== DOCUMENT PASSAGE ==
Acupuncture - it's worth a try!
IN recent years when money seems to be a scarce commodity worldwide, people also seem to be drawing closer to the family dog and when something goes wrong they want it fixed, no matter the cost.
Dogs can be stricken with most of the types of illnesses that people get, especially as they grow older - various types of arthritis and rheumatism, allergies, asthma, bone displacements, sight and hearing problems, and a whole huge range of others. So is it any wonder that many dog owners are looking to more natural methods of treatment, and less invasive ones, than surgery or drugs that usually cause other problems as side effects.
One such natural remedy that is used increasingly on dogs and other pets now is acupuncture. Pet owners who want to see what other pet owners' experiences are need only visit some of the many websites that relate tales of pets who have regained their health through the regular use of the ancient Chinese pathway to wellness.
Many of the world's veterinary colleges are now teaching acupuncture as part of their degree, while many universities have held dedicated summer courses in the subject for practising vets and vet nurses.
Many pet owners have had acupuncture treatment themselves and have been so pleased with the results that they want to try it for their pet. Yet another group owns dogs with illnesses that put them in extreme danger if they need to be operated on - perhaps their illness has already made them weak and likely to succumb to anaesthetic, or they may be in the allergy group who can not take anaesthetic, or perhaps surgery has only a small percentage likelihood of being successful.
This is where natural therapies like acupuncture are a blessing. You are doing something for your dog, you can see the gradual change to good health, and you are not causing it to have invasive medical treatments. Even if your dog has a terminal illness you can use acupuncture to alleviate and dampen any pain so that its remaining time is happy and comfortable for as long as possible.
Among the USA establishments offering courses are the Tufts University School of Veterinary Medicine and the Colorado State University (CSU) that first offered the course three years ago. Dr N Robinson who designed the Colorado course observed that acupuncture made a meaningful and visible difference in 85percent of cases where he had used it.
The same methods that are used in humans are also used on animals. Very thin needles about two inches long gently prick the skin to target pressure points that can relieve chronic pain, ease stress and promote internal organ healing.
Despite the countless success stories that can be read on acupuncture websites the American Veterinary Medical Association says there are not enough scientific studies to determine whether animal acupuncture really works.
But whatever the beliefs of individual vets or the association it must be said that dogs can not be influenced by what they are supposed to feel. They can not respond to a placebo, or think they are getting well because someone told them so. When they feel good it is obvious, and nothing has influenced that feeling but the way they feel.
===
== DATA FOR REVIEW ==
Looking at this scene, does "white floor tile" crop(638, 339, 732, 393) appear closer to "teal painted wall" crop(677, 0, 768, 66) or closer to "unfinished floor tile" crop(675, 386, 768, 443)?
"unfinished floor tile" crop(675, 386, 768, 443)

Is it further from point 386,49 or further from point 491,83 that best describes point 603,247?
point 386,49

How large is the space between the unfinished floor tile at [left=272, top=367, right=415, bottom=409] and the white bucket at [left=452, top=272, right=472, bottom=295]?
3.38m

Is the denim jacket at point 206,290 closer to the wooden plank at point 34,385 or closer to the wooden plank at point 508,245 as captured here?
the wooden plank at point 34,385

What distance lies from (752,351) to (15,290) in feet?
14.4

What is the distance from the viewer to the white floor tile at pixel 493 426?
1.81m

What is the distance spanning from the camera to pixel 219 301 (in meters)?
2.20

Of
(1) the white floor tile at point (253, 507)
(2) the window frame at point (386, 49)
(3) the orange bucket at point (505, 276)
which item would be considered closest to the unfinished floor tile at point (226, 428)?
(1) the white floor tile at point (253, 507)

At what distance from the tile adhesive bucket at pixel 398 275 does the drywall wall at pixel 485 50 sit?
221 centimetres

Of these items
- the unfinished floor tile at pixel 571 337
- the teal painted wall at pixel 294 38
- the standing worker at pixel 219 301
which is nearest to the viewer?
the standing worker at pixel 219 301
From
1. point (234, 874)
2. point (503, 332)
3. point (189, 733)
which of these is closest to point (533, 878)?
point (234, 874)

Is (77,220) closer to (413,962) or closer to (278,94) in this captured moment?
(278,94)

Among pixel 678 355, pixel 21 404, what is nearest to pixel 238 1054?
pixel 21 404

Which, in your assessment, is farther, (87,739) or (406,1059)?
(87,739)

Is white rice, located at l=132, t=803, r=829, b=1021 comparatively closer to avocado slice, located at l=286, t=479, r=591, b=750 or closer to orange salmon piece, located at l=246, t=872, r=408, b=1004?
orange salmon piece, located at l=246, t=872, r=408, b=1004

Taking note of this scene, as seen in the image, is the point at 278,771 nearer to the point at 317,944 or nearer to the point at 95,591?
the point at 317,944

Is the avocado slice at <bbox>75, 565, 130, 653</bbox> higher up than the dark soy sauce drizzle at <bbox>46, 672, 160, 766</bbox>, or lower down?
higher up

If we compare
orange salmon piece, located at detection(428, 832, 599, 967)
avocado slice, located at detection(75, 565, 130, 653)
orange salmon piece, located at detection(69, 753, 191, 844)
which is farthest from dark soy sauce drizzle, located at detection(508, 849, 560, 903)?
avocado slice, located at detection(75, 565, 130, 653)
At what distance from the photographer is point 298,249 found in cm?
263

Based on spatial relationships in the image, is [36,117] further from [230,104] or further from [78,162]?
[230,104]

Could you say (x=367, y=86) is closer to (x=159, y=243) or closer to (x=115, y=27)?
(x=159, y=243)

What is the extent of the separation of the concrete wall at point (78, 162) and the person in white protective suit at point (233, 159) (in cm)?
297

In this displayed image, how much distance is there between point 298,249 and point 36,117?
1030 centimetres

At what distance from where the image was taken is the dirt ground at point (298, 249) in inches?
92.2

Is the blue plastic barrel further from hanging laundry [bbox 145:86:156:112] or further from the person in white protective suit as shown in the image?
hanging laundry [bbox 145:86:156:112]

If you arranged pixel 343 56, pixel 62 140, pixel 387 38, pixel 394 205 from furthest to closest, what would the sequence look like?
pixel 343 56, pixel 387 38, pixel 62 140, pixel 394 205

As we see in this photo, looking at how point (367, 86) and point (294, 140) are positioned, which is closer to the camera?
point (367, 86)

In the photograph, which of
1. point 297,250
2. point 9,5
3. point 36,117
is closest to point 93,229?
===
PROBLEMS AND TASKS:
1. Answer these questions using the acupuncture article:
(a) About how long are the needles used in the treatment?
(b) In what percentage of cases did Dr N Robinson observe a meaningful and visible difference from acupuncture?
(c) Which organization says there are not enough scientific studies to determine whether animal acupuncture really works?
2. Write out the acupuncture article word for word from "Among the USA" to "internal organ healing.".

RESULTS FOR THE EXERCISE:
1.
(a) About two inches long.
(b) 85 percent.
(c) The American Veterinary Medical Association.

2.
Among the USA establishments offering courses are the Tufts University School of Veterinary Medicine and the Colorado State University (CSU) that first offered the course three years ago. Dr N Robinson who designed the Colorado course observed that acupuncture made a meaningful and visible difference in 85percent of cases where he had used it.
The same methods that are used in humans are also used on animals. Very thin needles about two inches long gently prick the skin to target pressure points that can relieve chronic pain, ease stress and promote internal organ healing.